Video: ERP vs. Accounting Software
Choose Growth, Choose NetSuite
As they get to that sought-after moment when sales take off, the first thing small companies usually think of is accounting software. Their initial goal is to streamline and automate financial tasks that are starting to become overwhelming. NetSuite ERP has a core of financial and accounting functions that can provide companies with an immediate solution. Companies can use NetSuite ERP not only to automate aspects of their accounts receivable and payable, but also to quickly see important financial metrics and to stay in compliance with accounting standards and tax codes.
However, most fast-growing small companies soon realize that other parts of their business would also benefit from automation and software. One company, for instance, may want a better way than email for doing order-processing. Another may want something better than a spreadsheet for its inventory management. NetSuite ERP offers these operational capabilities and many others, including inventory and order management, HR, customer management, warehouse management, project management and supply chain management.

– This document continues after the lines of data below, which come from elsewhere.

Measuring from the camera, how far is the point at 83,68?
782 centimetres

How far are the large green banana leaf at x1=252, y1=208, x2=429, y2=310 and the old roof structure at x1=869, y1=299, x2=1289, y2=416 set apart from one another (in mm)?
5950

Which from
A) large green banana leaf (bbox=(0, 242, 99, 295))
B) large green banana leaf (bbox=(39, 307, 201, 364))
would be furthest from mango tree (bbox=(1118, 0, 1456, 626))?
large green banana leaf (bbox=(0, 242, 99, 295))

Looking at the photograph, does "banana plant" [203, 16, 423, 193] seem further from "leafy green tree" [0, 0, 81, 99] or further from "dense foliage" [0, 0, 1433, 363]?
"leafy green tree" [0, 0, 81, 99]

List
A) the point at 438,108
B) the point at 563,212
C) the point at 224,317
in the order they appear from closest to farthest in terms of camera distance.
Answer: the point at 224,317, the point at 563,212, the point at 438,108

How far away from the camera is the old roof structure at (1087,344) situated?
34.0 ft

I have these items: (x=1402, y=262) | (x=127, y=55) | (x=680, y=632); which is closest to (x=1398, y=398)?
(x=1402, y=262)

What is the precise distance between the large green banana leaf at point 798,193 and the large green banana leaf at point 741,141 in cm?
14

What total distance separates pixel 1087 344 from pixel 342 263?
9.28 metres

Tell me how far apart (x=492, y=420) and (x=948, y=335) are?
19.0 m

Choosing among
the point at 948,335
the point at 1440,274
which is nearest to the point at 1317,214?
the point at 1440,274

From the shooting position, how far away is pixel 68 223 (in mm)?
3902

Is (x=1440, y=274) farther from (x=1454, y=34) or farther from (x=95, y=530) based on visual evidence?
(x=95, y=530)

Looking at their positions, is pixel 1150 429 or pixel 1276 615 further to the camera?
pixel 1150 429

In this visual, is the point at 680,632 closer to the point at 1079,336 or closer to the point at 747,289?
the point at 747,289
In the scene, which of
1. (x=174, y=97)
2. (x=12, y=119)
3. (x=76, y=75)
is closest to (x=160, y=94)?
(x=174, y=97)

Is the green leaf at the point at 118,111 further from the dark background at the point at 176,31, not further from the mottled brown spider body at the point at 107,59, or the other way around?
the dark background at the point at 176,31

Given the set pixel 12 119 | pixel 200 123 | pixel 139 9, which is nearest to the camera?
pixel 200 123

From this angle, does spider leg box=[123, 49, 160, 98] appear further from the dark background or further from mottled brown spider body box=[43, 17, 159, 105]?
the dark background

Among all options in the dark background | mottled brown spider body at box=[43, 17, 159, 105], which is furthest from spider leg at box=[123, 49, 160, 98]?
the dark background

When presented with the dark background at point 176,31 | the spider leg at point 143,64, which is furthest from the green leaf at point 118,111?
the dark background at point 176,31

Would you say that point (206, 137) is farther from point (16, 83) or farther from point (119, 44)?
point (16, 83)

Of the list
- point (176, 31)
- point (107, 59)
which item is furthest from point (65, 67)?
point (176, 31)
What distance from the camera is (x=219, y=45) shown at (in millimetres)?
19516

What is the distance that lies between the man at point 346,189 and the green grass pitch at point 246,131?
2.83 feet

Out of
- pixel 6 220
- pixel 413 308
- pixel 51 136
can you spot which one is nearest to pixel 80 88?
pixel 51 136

“I need accounting software” is often the first thought of a small-business owner when their business starts to expand. Such entrepreneurs often feel pressure to get their financial systems under control. But most small businesses would also benefit from other types of software — to manage their customers and their supply chains, to process orders and to handle a variety of other operational activities. Enterprise resource planning systems integrate a wide range of business functionality. For many business owners wondering how they are going to scale, a cloud-based ERP system is well worth considering.
ERP and Accounting Software FAQs
Is accounting an ERP?
Accounting software is typically included as one part of the functionality of an ERP system. But accounting software has a narrower purpose and the two types of software are not identical.
Is Xero an ERP?
Xero is a cloud-based accounting system for small businesses, not an ERP system. It is designed to help with bill-paying, expenses and certain banking activities. It does not have the broad functionality of ERP.
What is the difference between traditional accounting systems and enterprise systems?
Accounting systems help companies manage the financial aspects of their businesses. Accounting software is often used by small businesses early in their growth trajectories. Enterprise systems perform accounting tasks but have considerable functionality beyond that, including supply chain, distribution and customer management.